老妪老泪纵横,声音颤抖:“不是你天生弱耳……是有人用‘命骨篡改咒’,把你从‘闻魂者’变成‘残听者’。若非你母以双生铃护心,你早已魂散。”
死寂。
林晚昭怔在原地,脑海中翻涌起无数碎片——母亲临终时苍白的面容,指尖冰凉却固执地塞进她掌心的银铃,还有那句从未听清的耳语:“活下去……别信皇家的药……”
原来,她不是天生不全。
她是被抹去的天命之人。
而那场所谓的“意外暴毙”,根本不是王氏一人所为——先帝为镇压听魂血脉,早在她幼年便布下“换命阵”,以聋掩听,以命换命,将她从觉醒者变成残缺者。
王氏,不过是一把刀,真正的执刀人,藏在宫阙深处。
她缓缓闭眼,泪水滑落,砸在血迹斑斑的手背上。
可再睁眼时,眸中已无悲戚,唯有一片寒潭般的清醒与决绝。
“你们改我命骨……”她低语,声音破碎却锋利如刃,“却改不了我认命的勇气。”
与此同时,沈知远已踏入林府祠堂。
夜风穿廊,烛火摇曳,他怀抱铁匣,脚步沉稳如刃破冰。
他将记名印按上祖脉灯座,指尖微颤,却毫不犹豫地割破掌心,以血启灯。
灯芯猛地一跳,幽光大盛。
祖脉灯影晃动,族谱虚影浮现于壁。
沈知远目光如鹰,一寸寸扫过林氏血脉名录,最终定格在那一行墨迹斑驳的名字上——
林晚昭。
他伸手轻抚,指尖刚触到墨痕,异变陡生:那墨迹竟微微泛红,仿佛被血浸透,层层剥落后,底下赫然浮现出原本的字迹——
林无名。
不是改写,是抹杀。
“林无名”三字下,还压着一道极细的朱砂印痕,形如龙纹缠锁,隐有禁制之力。
忏罪录书生不知何时已立于祠堂门外,骨笔轻点灯影,目光凝重:“这不是王氏笔迹……是皇命烙印医的改命印。先帝钦准,宗正院备案,听魂血脉,生而不录,录而不名。”
沈知远瞳孔骤缩。
他终于明白,林晚昭从出生起,就不被允许“存在”。
可就在此时——
祠堂深处,归渊引魂犬突然低吼,毛发炸立,猛然扑向供桌下方一处暗格。
它利齿咬开机关,竟从夹层中拖出一只青瓷小瓶,瓶身布满裂纹,内盛灰褐色药渣,隐隐散发出腐朽与苦涩交织的气息。
沈知远快步上前,刚欲查看,忽觉灯焰一颤。
火光中,一道残影缓缓浮现——白衣如雪,面容苍白,正是林晚昭的魂影。
她指尖微抬,轻轻触向瓶口,唇边浮起一抹极淡的笑。
下一瞬,她闭目,似在凝神。
灯焰骤然扭曲,如被无形之手搅动,竟开始倒流——
仿佛时间,正被她从灰烬中一点一点,拉回。
归渊引魂犬一声低吼,利齿撕开供桌下暗格的铜扣,青瓷小瓶滚落而出,发出沉闷的脆响。
瓶身裂纹如蛛网密布,仿佛轻轻一碰便会碎成齑粉,可那灰褐色的药渣却诡异地未散,凝在瓶底,像干涸的血块,又似腐烂的魂魄残渣。

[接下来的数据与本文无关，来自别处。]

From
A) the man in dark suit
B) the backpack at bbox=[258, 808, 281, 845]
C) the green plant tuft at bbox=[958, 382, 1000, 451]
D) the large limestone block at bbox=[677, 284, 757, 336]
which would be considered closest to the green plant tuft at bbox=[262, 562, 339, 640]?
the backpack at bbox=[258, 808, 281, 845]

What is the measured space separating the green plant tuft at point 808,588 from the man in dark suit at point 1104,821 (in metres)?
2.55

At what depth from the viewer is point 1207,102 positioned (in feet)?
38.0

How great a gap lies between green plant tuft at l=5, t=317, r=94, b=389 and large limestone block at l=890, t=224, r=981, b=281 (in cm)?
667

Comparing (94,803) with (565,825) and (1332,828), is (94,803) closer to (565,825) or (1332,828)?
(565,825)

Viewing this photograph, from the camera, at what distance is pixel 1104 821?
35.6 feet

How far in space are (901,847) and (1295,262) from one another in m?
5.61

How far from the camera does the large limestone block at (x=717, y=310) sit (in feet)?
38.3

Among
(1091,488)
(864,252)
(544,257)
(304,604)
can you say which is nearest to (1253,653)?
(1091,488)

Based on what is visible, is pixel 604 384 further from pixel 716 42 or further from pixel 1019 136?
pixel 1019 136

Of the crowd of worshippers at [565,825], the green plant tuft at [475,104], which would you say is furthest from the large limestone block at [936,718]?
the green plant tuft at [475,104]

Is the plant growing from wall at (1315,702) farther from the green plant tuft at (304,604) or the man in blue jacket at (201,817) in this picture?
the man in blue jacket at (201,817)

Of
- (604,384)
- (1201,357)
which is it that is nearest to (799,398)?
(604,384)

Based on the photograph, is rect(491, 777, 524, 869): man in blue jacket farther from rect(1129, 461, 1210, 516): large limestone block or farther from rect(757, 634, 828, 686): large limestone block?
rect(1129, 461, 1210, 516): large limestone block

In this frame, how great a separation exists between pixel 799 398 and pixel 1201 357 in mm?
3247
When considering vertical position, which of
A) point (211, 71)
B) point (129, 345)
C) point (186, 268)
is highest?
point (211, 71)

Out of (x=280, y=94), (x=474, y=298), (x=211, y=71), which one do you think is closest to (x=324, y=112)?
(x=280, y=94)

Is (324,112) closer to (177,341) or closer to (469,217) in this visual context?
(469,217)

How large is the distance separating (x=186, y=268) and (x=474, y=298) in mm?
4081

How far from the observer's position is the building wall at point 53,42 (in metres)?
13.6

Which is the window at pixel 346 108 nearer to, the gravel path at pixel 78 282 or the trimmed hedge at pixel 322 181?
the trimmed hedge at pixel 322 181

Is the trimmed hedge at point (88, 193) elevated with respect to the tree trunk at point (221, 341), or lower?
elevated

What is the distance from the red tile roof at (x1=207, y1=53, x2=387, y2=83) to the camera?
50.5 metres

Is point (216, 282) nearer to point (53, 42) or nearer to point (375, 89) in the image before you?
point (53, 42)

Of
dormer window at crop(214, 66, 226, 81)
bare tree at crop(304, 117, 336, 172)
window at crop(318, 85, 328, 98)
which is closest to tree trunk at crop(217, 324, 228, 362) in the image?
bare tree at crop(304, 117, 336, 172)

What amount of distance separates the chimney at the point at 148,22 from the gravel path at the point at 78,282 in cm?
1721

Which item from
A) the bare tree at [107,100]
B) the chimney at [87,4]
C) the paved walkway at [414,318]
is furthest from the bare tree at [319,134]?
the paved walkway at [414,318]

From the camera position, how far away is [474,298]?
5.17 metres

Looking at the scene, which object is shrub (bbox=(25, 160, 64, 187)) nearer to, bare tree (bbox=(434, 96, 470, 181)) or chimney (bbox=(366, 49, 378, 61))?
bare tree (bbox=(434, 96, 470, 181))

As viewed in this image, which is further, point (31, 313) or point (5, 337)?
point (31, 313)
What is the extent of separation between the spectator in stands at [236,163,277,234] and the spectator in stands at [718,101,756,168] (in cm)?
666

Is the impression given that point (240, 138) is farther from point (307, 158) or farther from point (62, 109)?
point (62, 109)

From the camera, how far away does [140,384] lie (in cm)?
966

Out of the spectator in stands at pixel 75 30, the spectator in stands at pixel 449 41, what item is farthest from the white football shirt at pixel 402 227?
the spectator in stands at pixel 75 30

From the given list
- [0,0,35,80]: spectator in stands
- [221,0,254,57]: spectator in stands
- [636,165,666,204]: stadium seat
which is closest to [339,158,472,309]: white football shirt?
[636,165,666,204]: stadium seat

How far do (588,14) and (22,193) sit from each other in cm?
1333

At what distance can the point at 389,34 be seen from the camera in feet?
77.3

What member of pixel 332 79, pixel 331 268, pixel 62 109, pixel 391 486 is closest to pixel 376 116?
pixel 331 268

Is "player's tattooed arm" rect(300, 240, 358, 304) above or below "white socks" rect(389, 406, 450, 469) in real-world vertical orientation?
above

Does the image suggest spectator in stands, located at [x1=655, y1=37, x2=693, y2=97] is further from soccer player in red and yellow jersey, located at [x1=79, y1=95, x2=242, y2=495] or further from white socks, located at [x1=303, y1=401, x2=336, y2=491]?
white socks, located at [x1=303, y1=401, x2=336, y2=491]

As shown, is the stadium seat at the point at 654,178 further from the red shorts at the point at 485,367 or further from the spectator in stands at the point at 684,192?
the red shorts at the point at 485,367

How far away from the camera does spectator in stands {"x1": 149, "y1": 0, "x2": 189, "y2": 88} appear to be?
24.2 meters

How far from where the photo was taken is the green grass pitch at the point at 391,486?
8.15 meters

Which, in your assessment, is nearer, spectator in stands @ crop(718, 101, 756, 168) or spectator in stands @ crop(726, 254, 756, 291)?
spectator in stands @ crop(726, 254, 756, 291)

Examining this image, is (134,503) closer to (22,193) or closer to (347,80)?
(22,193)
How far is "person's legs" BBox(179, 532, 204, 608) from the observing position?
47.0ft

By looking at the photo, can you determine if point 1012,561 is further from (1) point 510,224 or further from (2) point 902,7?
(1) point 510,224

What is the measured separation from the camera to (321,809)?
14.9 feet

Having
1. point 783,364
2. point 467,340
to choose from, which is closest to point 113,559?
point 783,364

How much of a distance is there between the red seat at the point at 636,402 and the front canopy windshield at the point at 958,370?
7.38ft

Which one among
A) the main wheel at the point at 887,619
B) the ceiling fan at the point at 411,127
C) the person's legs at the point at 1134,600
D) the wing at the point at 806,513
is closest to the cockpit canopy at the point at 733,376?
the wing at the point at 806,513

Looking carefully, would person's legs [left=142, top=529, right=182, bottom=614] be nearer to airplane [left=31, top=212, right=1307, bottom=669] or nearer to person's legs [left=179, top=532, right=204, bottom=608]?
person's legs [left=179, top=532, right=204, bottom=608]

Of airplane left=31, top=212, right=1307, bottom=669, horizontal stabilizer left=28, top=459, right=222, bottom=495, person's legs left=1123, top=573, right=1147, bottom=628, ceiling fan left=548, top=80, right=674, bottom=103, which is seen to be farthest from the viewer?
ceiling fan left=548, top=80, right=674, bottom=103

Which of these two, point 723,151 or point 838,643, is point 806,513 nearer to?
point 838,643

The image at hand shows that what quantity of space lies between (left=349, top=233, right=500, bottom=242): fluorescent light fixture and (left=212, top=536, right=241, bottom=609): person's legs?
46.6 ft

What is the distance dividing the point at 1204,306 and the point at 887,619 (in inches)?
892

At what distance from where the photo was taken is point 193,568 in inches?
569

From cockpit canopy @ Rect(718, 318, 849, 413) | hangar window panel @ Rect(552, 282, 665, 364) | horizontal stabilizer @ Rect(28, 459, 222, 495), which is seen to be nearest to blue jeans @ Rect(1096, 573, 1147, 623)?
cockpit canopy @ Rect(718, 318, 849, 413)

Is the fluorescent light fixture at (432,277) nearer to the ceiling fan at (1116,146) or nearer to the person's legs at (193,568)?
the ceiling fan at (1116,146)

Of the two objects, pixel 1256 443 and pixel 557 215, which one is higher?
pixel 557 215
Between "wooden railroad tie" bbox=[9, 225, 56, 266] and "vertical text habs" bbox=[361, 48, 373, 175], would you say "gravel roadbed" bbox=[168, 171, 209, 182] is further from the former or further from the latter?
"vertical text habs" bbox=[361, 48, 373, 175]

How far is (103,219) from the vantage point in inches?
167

沈知远疾步上前,指尖刚触到瓶身,一股阴寒便顺着经脉直冲心口,仿佛有无数亡魂在耳边低语——不是求救,而是诅咒。
他猛地一震,却未退,反而将铁匣置于供桌,以记名印压阵,稳住心神。
就在此刻,祖脉灯焰忽地扭曲,火光由橙转青,竟如水流倒卷,逆旋成一道幽影。
林晚昭的残魂自焰中浮现,白衣胜雪,面容苍白如纸,唇无血色,唯有一双眸子亮得惊人,像是燃尽生命最后的光火。
她没有看沈知远,只是缓缓抬手,指尖轻触瓶口。
刹那间,天地无声。
“烬影溯誓。”她低语,声音如风中残烛,却带着不容抗拒的威压。
灯焰骤缩,随即炸开一片幻象——
十年前,林府西厢,夜雨敲窗。
年幼的林晚昭蜷缩在床榻上,浑身滚烫,额头冷汗涔涔,耳边是无数亡魂的哭嚎与低语,如针扎脑髓。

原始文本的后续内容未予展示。